# [ARTICLE]
The Adam Buxton Podcast is a podcast in which the English comedian Adam Buxton interviews friends and celebrities. The first episode was released on 15 September 2015. Recurring guests include Buxton's comedy partner Joe Cornish of Adam and Joe, the filmmakers Louis Theroux and Garth Jennings and the comedian Tash Demetriou.

Format 
Most episodes begin with an introduction from Buxton as he walks through the Norfolk countryside with his dog Rosie, followed by a previously recorded conversation with the episode's guest. Interviews cover personal and cultural topics, punctuated with musical interludes from Buxton. Christmas episodes feature an appearance from Joe Cornish, with whom Buxton once formed the comedy duo Adam and Joe.

Buxton described the podcast as "a confection ... a heavily stylised greatest hits of a conversation". He told Wired that podcasts can "accommodate the rhythms and meanderings of a real conversation in a way that few other mediums are suited to do", unlike the tightly edited interviews and conversations on broadcast radio and television.

# [DATA BLOCK]

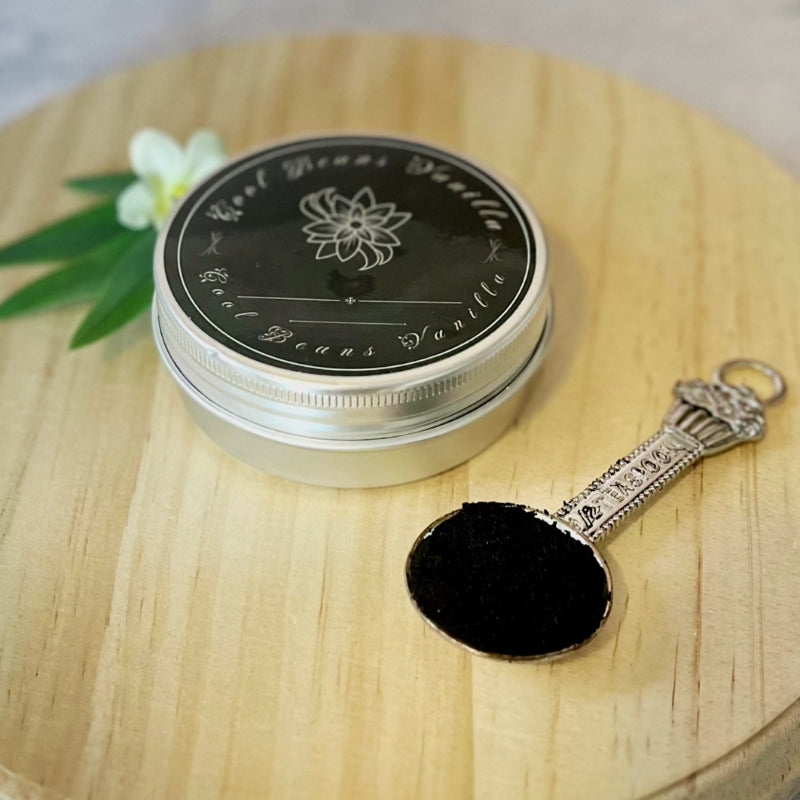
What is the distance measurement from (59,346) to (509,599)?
47cm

# [REQUIRED ACTIONS]
[1] In the podcast article, who walks with Buxton through the Norfolk countryside during most episode introductions?
[2] Extend the article on the Adam Buxton Podcast past its final sentence.
The listing has no connection to the podcast article.

# [SOLVED PROBLEMS]
[1] His dog Rosie.

[2]
Reception 
The Guardian described Buxton's interviews as "a masterclass in softly-softly interviewing", and named episode 29, an interview with the documentary filmmaker Louis Theroux, one of the "ultimate podcast episodes". The Irish Times wrote that "Buxton's interviews are gentle, funny, compassionate, interested – it's almost as if you could learn how to be a better conversationalist just from listening to him". GQ wrote that Buxton "can be funny, flippant and throwaway, while also revealing a deeply personal emotional honesty and vulnerability".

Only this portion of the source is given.